Le ministre fit trois génuflexions au pied de ma statue et monta sur l’autel près de ceux qui y étaient. Et il clama d’une voix forte et sentencieuse :

— Nul homme ne regardera par dessus la muraille, a dit l’Ancien des jours.

Alors les deux coupables s’agenouillèrent, ouvrirent les bras docilement et Yona, tirant un dard de sa ceinture, frappa deux fois. Et tandis que les victimes s’abattaient dans une flaque de sang, le sacrificateur s’arrêta, comme hésitant, devant le blasphémateur qui l’attendait, les bras croisés, un rire ironique aux lèvres.

Je ne saurais décrire ce qui se passa en moi au moment de ce double meurtre rituel. Certes, ce que j’avais entendu m’affolait. Les temps redoutables que Dofre avait prédits étaient arrivés ! Déjà une voix s’élevait dans la Pinède contre notre tyrannie ; déjà le dogme de l’intangibilité de la muraille avait subi des atteintes ! Il est vrai, l’homme qui contestait la légitimité de la Loi était seul, et je voyais couchés dans leur sang deux êtres plus malheureux que criminels dont le supplice refrénerait, au moins quelque temps, les curiosités dangereuses.

Mais toute idée est une semence forte qui germe sûrement et toute curiosité excitée tend invinciblement à se satisfaire. On retarde la marche des événements, on ne l’arrête point. Les arguments rationalistes de l’un ne manquaient pas de puissance et avaient dû, dans une certaine mesure, porter ; la mort des deux autres ne ferait bientôt qu’ajouter l’attrait du risque à la soif de connaître qui est le grand mobile de l’évolution. De toute évidence, et très prochainement, de nouveaux regards seraient jetés par dessus les murailles. On s’habituerait à contempler la face de la mer et le monstre ne serait plus qu’une eau vivante ; on verrait la lande démaillotiée de ses draperies hivernales et ses petits chemins fleuris d’ajoncs révéleraient un praticable au-delà.
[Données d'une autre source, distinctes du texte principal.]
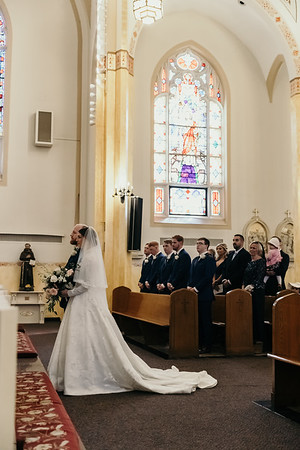 AP2I4405 Grace Oliver Wedding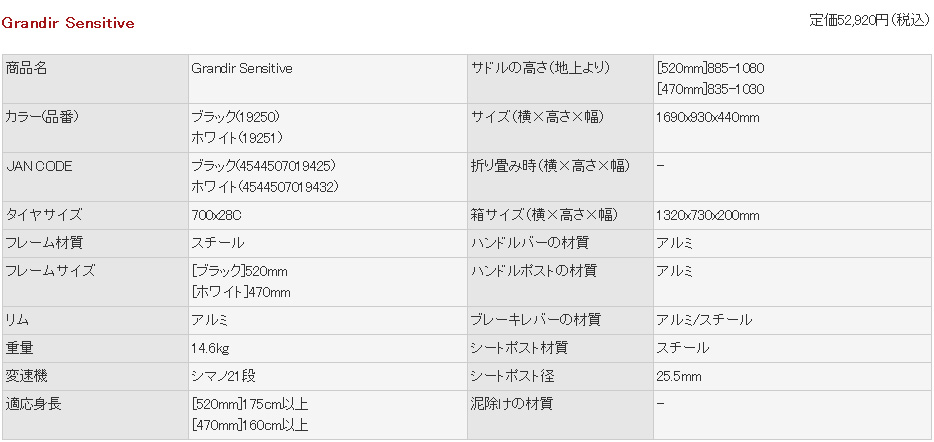 700C ロードバイク Grandir Sensitive [シマノ21段変速 セーフティーレバー  自転車 Raychell+ レイチェルプラス ]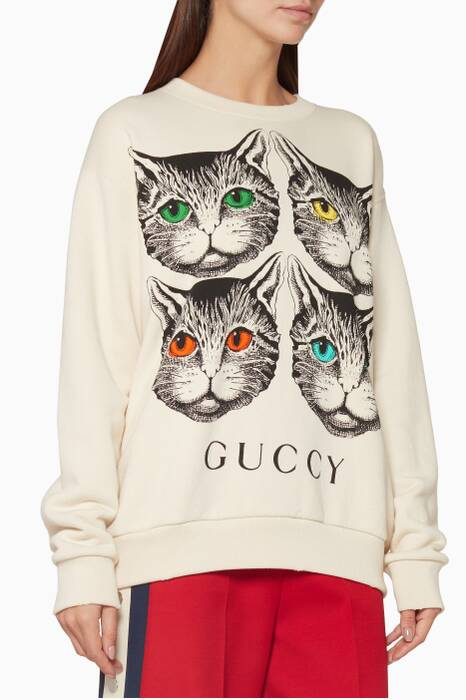 Ivory Mystic Cat Printed Sweatshirt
Alors… le mensonge initial du vieux Docteur ne protégerait plus le monde ! Aujourd’hui, la digue qui retenait le flot des Petits Hommes était fissurée ; demain, la fissure serait crevasse.

Et que faire ? Les jours même étaient comptés. S’il a fallu un siècle pour mûrir la révolution des Français, une année est un siècle pour ces Pygmées ! Le temps marche ailleurs ; il galope, ici ! Que faire ? Gagner du temps et réfléchir.

Dans mon angoisse extrême, je ne pouvais m’empêcher de trouver que le couteau de Yona avait fait une bonne et très politique besogne. Pourtant ce sang répandu révoltait toute mon humanité, et comme le prêtre inassouvi dardait sur la troisième victime un regard meurtrier, je me ruai, sans but défini, comme par un acte réflexe, hors de ma cachette.

Je ne sais pas quel effet produisit sur l’assemblée mon apparition formidable et inattendue. Il dut y avoir une énorme bousculade… Je ne vis rien. On dut pousser des cris de terreur… Je n’entendis rien. Je ne vis que l’autel, que Yona subitement prosterné, et qu’un petit homme laid qui suait de peur, mais qui rassemblait toute son énergie et me regardait assez fièrement dans les yeux.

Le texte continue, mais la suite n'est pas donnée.